- **Görev yönergeleri**
1 - Japonya'daki Kürtçe dersleriyle ilgili alıntıya göre, Japon yetkililer Türkiye'nin derslerin online olarak Türkiye'den verilmesi önerisini hangi gerekçeyle reddetti?
2 - Japonya'daki Kürtlerle ilgili alıntıyı, son cümleden sonra gelecek kısmı yazarak sürdürün.

- **Alıntı**
::::::::
2009 yılında Tokyo Yabancı Diller Üniversitesi’nde Kürtçe derslerine başladık. Bu dersler hem halka açık “açık akademi” kapsamında, hem de üniversite öğrencilerine yönelik iki kredilik seçmeli ders olarak yürütülüyor. Haftada iki gün yapılan dersler bugüne kadar kesintisiz devam etti ve herhangi bir idari engelle karşılaşılmadı. Ancak Türkiye, derslerin başlamasından sonra Dışişleri Bakanlığı aracılığıyla Japon makamlarına “böyle bir şeyi kabul etmiyoruz” şeklinde itirazlarda bulundu. Bu girişimler 2019’dan itibaren daha sık ve görünür hale geldi. Tokyo Yabancı Diller Üniversitesi’ni en çok ziyaret eden diplomatik temsilciliğin Türkiye Büyükelçiliği olduğu yönünde bir izlenim oluştu. Türkiye tarafı ayrıca, bu derslerin Japonya’da verilmemesi, bunun yerine online olarak Türkiye’den verilmesi ve masrafların kendileri tarafından karşılanması yönünde bir teklifte bulundu. Ancak Japon yetkililer, derslerin akademik bir çerçevede yürütülmesi gerektiğini belirterek bu öneriyi reddetti.
Japonya medyasında Kürtlerle ilgili haberler yer alıyor mu? Kürt meselesi Japon kamuoyunda nasıl algılanıyor?
Son yıllarda Kürtlere yönelik nefret söylemleriyle birlikte buna karşı tepkiler de medyada yer bulmaya başladı. Japonya’daki medya organlarının büyük çoğunluğu Kürtlerle ilgili haberlere olumlu yaklaşım sergiliyor. Ancak içlerinden biri, belirgin şekilde anti-Kürt propaganda yürütüyor. Sayın Öcalan’ın açıklamaları Japon medyasında geniş yer buldu. Kürt kültürü, Kürt yemekleri ve özellikle Newroz etkinlikleri sıkça haberleştirildi. Hemen her hafta farklı bir Japon medya kuruluşunda genellikle olumlu içerikler yayımlanmaya devam ediyor.
Japonya’da Kürtlere yönelik ırkçı saldırılar son yıllarda arttı mı? Saldırıların altındaki temel nedenler neler?
::::::::
- **Sunulan bilgiler**
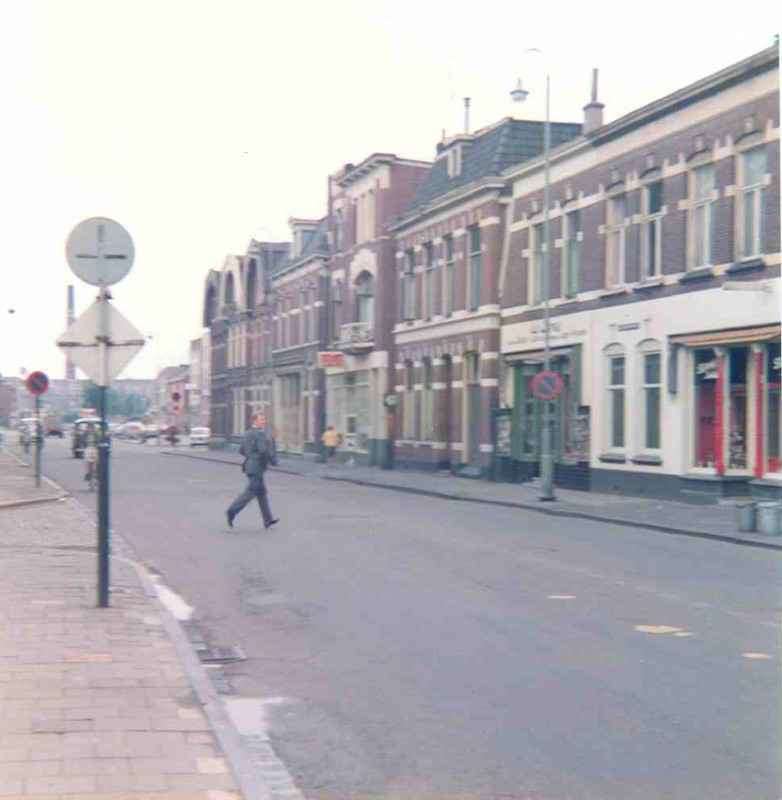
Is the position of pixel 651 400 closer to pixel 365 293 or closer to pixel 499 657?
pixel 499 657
::::::::
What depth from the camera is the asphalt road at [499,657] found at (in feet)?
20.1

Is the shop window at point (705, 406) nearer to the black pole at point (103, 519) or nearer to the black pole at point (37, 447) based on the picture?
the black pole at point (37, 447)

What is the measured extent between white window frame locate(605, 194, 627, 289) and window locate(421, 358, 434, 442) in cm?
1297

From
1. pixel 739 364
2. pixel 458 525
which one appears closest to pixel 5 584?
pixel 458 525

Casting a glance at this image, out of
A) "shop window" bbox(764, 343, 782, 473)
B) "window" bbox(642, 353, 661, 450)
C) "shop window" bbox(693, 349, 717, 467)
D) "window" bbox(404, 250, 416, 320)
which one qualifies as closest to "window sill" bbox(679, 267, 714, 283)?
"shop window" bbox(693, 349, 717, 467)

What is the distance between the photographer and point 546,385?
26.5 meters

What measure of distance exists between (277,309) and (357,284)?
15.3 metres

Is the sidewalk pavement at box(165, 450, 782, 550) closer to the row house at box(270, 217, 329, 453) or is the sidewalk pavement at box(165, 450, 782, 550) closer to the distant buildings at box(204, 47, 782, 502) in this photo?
::::::::
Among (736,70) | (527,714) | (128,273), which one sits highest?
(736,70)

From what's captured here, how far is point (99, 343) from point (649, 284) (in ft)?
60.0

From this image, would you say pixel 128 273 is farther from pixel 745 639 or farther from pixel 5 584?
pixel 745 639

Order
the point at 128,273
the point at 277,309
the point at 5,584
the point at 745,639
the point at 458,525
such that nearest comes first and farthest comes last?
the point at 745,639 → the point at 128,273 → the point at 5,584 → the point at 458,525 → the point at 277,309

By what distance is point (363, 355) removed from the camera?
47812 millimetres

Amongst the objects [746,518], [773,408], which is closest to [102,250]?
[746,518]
::::::::
- **Görevlere göre yanıtlar**
1 - Derslerin akademik bir çerçevede yürütülmesi gerektiğini belirterek reddetti.

2 -
Bu gelişmeleri anlamak için arka planına bakmak gerekiyor. Bize göre, bu saldırılar Türkiye’nin Japonya’daki büyükelçiliği ya da istihbaratı tarafından organize edilmiş bir özel operasyon izlenimi veriyor. Çünkü bu süreçten önce Japon kamuoyunda Kürtlerin varlığına dair bir gündem yoktu. Örneğin, yaşadığımız 600 bin nüfuslu şehirde 50 bin yabancıya karşılık yalnızca 2 bin Kürt var. Bu kadar küçük bir topluluğun bir anda meclis gündemine kadar taşınması dikkat çekicidir.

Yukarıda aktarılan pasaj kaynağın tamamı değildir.